Nach zwei bis drei Jahren war das Interesse des westlichen Kunstmarktes
erloschen und es folgten schon bald wieder Jahre der Depression.
Gleichzeitig setzten auch in der Politik rückwärtsgewandte Tendenzen ein.
"Auf einmal versucht man so zu tun, als hätte es die Sowjetzeit nicht
gegeben, als hätte die Kunst im 19. Jahrhundert geendet", konstatiert
Kuratorin Cornelia Offergeld. Diese Verleugnung von Geschichte lehnten die
hier vertretenen Künstler ab. "Sie beziehen die jüngste Geschichte immer
wieder in ihre Arbeiten ein", erklärt Offergeld. So auch die
Künstlergruppe AES in ihren Fotoarbeiten. Kinder und Kapitalismus Das Hauptwerk von AES, das in der Schau zu finden ist: Im größten
Rokokosaal der Welt stehen 200 Kinder in schlichter Wäsche und blicken dem
Betrachter entgegen. Das Bild bezieht sich auf ein altes europäisches
Märchen, "Der König des Waldes". Er fängt Kinder, nur die schönsten, und
hält sie in seinem Schloss im Wald gefangen. Auch die Kinder auf dem Foto
sind besonders schön: Ballerinas, Models oder kleine Leistungssportler.

*ZUGEHÖRIGE EINTRÄGE*.

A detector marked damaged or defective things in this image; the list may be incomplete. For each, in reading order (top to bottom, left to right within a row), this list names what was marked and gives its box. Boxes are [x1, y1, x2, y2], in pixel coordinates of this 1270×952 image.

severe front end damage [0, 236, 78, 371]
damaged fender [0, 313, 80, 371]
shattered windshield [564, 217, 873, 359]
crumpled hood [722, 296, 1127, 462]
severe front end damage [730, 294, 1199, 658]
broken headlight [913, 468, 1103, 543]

* * *

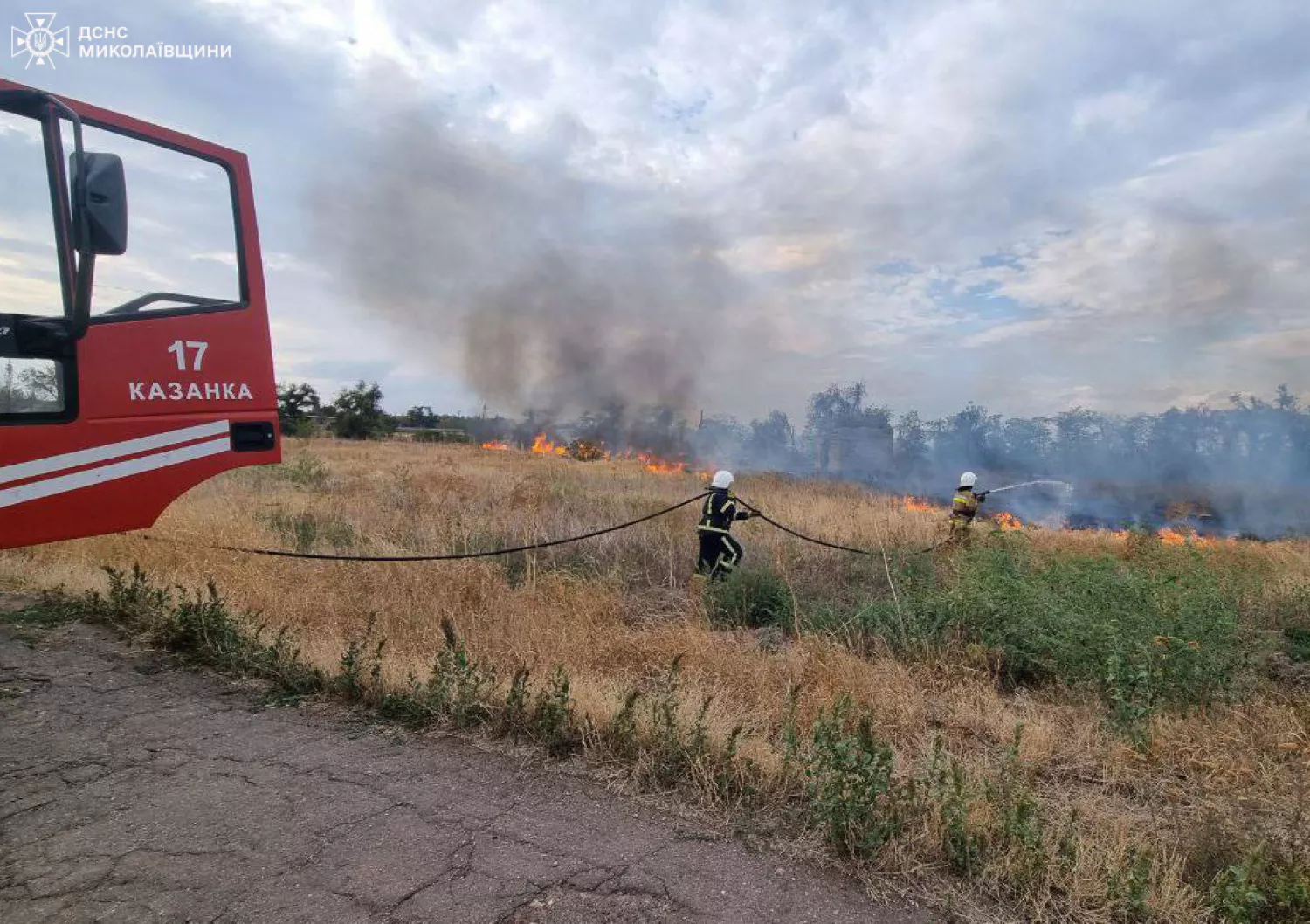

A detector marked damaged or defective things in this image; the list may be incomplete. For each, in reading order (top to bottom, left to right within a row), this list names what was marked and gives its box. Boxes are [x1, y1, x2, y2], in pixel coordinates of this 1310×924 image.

*ZU BEARBEITENDE AUFGABEN*.
1. Auf welches Märchen bezieht sich laut dem Textauszug das Hauptwerk der Künstlergruppe AES?
2. Schreiben Sie aus den Einträgen die Zeilen von der Zeile mit "this 1270×952 image." bis einschließlich der Zeile mit "broken headlight [913, 468, 1103, 543]" unverändert ab.
Der Textauszug und die Einträge sind voneinander unabhängiges Material.

*LÖSUNGEN*.
1. Auf das alte europäische Märchen „Der König des Waldes“.

2.
A detector marked damaged or defective things in this image; the list may be incomplete. For each, in reading order (top to bottom, left to right within a row), this list names what was marked and gives its box. Boxes are [x1, y1, x2, y2], in pixel coordinates of this 1270×952 image.

severe front end damage [0, 236, 78, 371]
damaged fender [0, 313, 80, 371]
shattered windshield [564, 217, 873, 359]
crumpled hood [722, 296, 1127, 462]
severe front end damage [730, 294, 1199, 658]
broken headlight [913, 468, 1103, 543]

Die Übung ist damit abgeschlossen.